La “hibernación”, ciertamente, es un estado de reposo prolongado utilizado por algunos animales durante meses de escasez extrema. Esto normalmente ocurre en invierno. La actividad metabólica decrece significativamente para economizar energía. ¿Por qué tanta pereza? En medio de un entorno hostil, a diferencia del perezoso, el diligente intensifica su labor. El problema es que las condiciones no están dadas. De hecho, tanta energía malgastada es un riesgo de muerte. Se podría decir que una acción de este tipo no es diligencia o industria. Es locura. 


Todo ser humano es un comerciante nato. Es una máquina que calcula. ¿Qué calcula? Bueno, el costo y el beneficio de cada esfuerzo. Es decir, entiende perfectamente que su atención es lo más valioso que tiene y no la puede desperdiciar en tonterías. Desde muy tierna edad, debe administrar sabiamente sus recursos. Entonces, le aplica energía a lo que implica una mejoría. Le niega energía a lo que implica un desgaste. 

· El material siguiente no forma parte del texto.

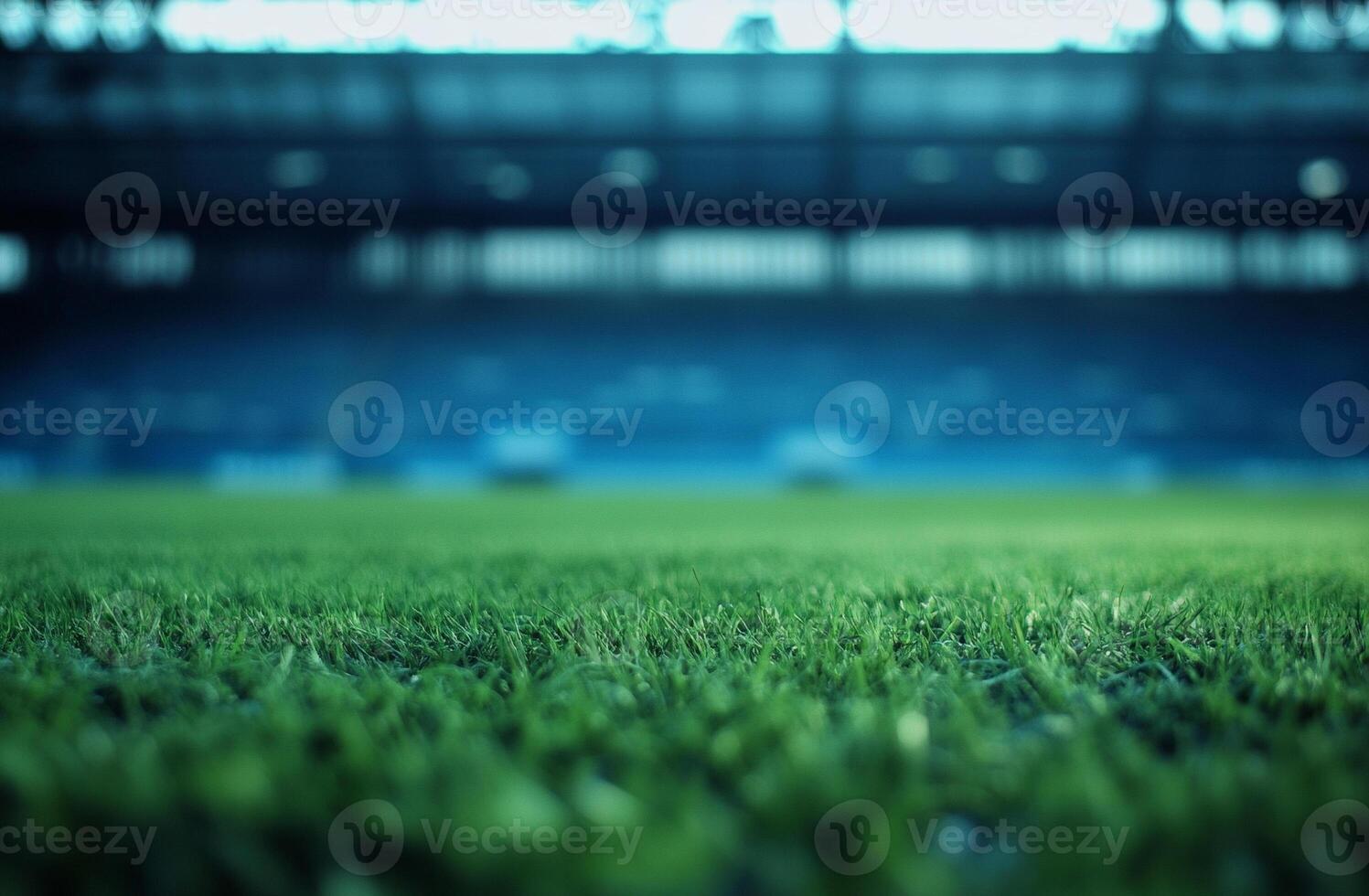 A brightly lit football field at night, with powerful floodlights illuminating the turf. A perfect image for night games, stadium excitement, and competitive sports themes. photo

Hay pereza por incapacidad. Y hay pereza por falta de motivación. En la práctica, sin embargo, todo se entrelaza y se diluye en un mismo mazacote. Palabras más, palabras menos, lo que tenemos es una relación individuo-contexto de poca productividad. O sea, no se le ve el queso a la tostada. Una actividad se evita cuando… Uno. La actividad es muy aburrida y el premio no es lo suficientemente atractivo como para que valga el esfuerzo. Dos. Tenemos mejores opciones  a nuestra disposición. 

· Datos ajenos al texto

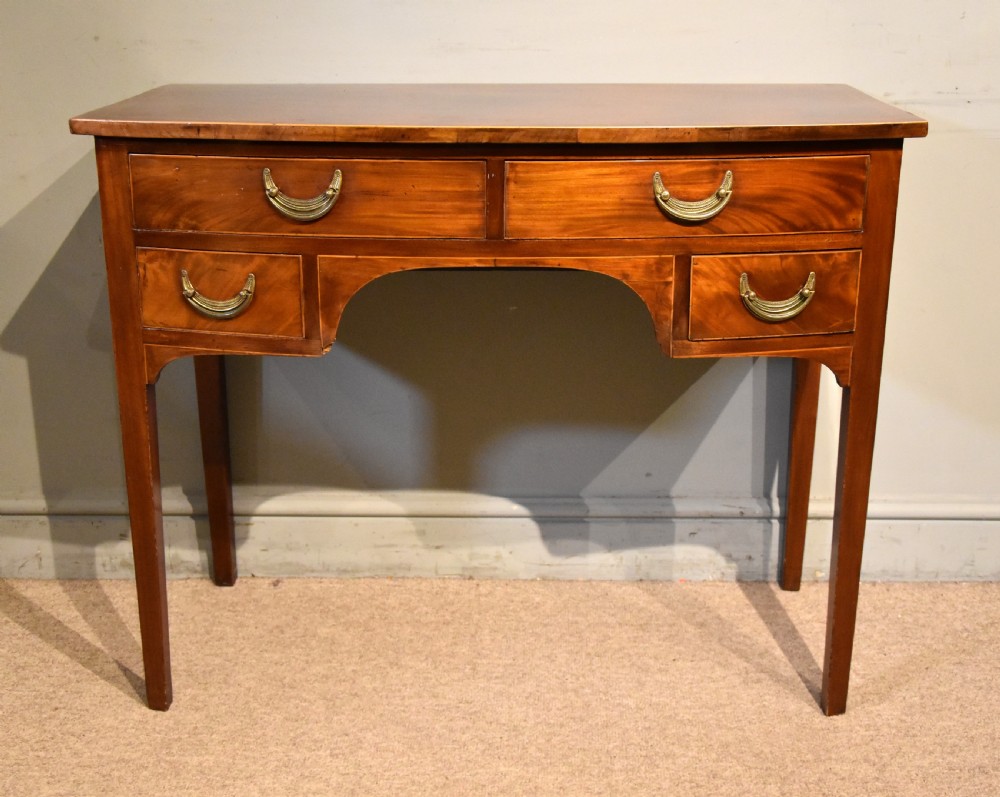 A 19th-century mahogany side table featuring four drawers with curved brass drop handles and an arched central apron set on four square tapering legs.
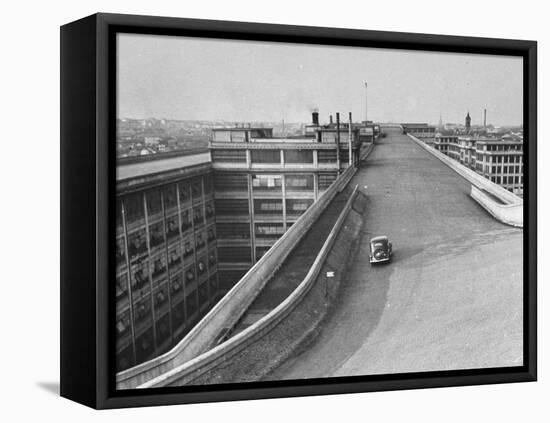 Fiat Car Driving Along the Desolate Street-Carl Mydans-Framed Stretched Canvas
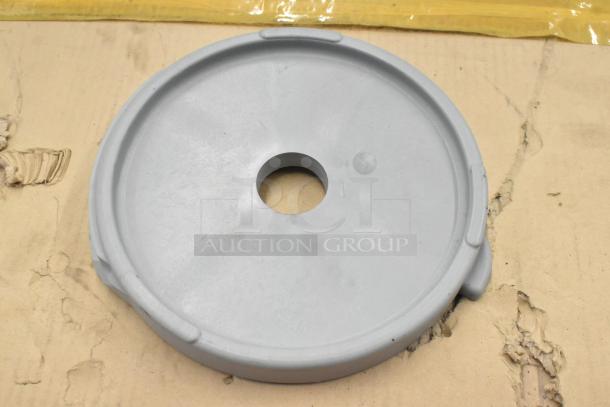 Gray S blade for food processor, circular design, central hole visible, good condition, essential for slicing tasks.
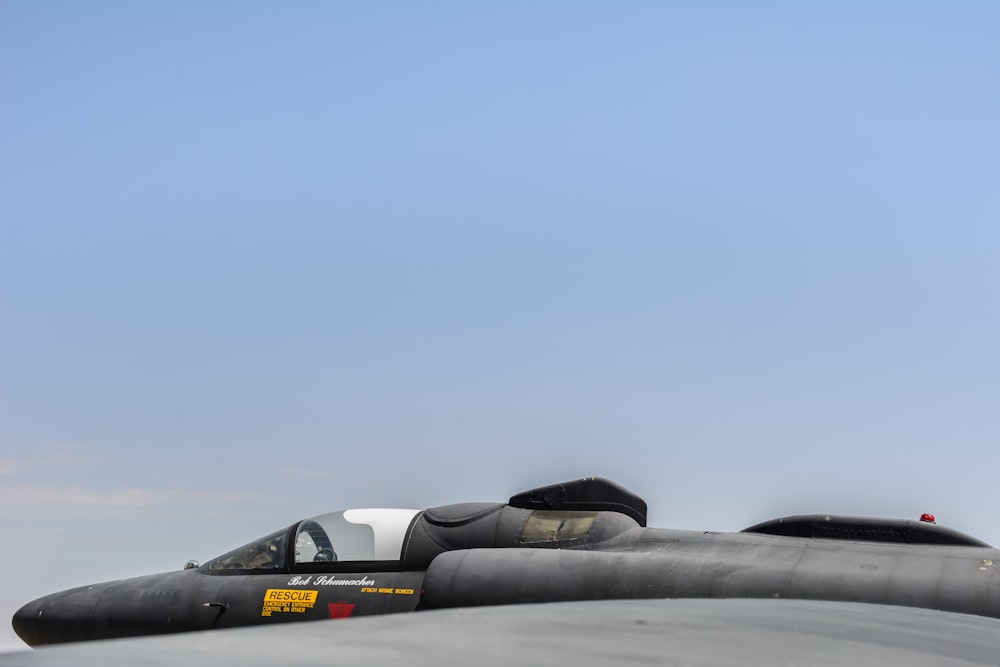 a fighter jet flying through a blue sky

Ahora bien, el capricho ajeno es el principal promotor de la pereza en todo el mundo. Es decir, la imposición del otro. Estamos hablando de la persona, norma, idea o ente que nos dicta una conducta en contra de nuestra voluntad. La obediencia que beneficia al otro y nos consume a nosotros. En este caso, la pereza es un acto de desobediencia civil. Los padres, los empleadores, y las burocracias en general siempre se quejan de la pereza en los demás. Pero, ¿qué tan insensato es preferir pasar tiempo con la novia a limpiar el cuarto y hacer la tarea? ¿Qué experiencia te dará más satisfacción? 


Un niño puede aprender más del juego y del ocio que de la arbitrariedad escolar o doméstica. El niño, por haber nacido todo un calculador de intereses, intuye esto de manera instintiva. Por ende, su disposición a la pereza es simplemente una aspiración de libertad. La terquedad de los demás da pereza y desconfianza. La promesa es un cebo muy utilizado por los que exigen obediencia. Con demasiada frecuencia, se trata, por supuesto, de falsas promesas. En otras palabras, en el gran ajedrez del poder, el engaño suele ser el arma más usada. Entonces, detrás de todo perezoso yace un escéptico desconfiado con ideas bastante fatalistas sobre la realidad social. 


Claro que “perezoso” es una etiqueta utilizada normalmente para describir al otro. De hecho, pocos son los que se autodenominan como “perezosos” en lo personal. ¿Por qué? Bueno, porque la inactividad total es imposible. Sencillo. La gente siempre está haciendo algo. Lo que ocurre es que el común de las personas busca hacer las cosas que disfruta y evita las cosas que le generan tedio. Más allá de eso, todos estamos dispuestos a sacrificarnos por un bien mayor. Nadie es perezoso con sus pasiones. Mejor dicho, la ilusión es el remedio de la pereza. 


La oportunidad es el impulso que nos mueve de nuestro asiento. La posibilidad de ser más. La visión de una mejor vida. La alegría de la plenitud. La libertad de poder. Y el amor por lo que se hace. El destino no tiene que ser fatal. No existe el futuro final. Sí se puede. El detalle es que el perezoso sufre de indiferencia hacia determinados objetivos. Pero nunca es indiferente del todo. Mi disposición natural a la pereza es una consecuencia de mi amor por mis aficiones. Padezco de obsesiones. Lo que me hace descuidar otras ocupaciones.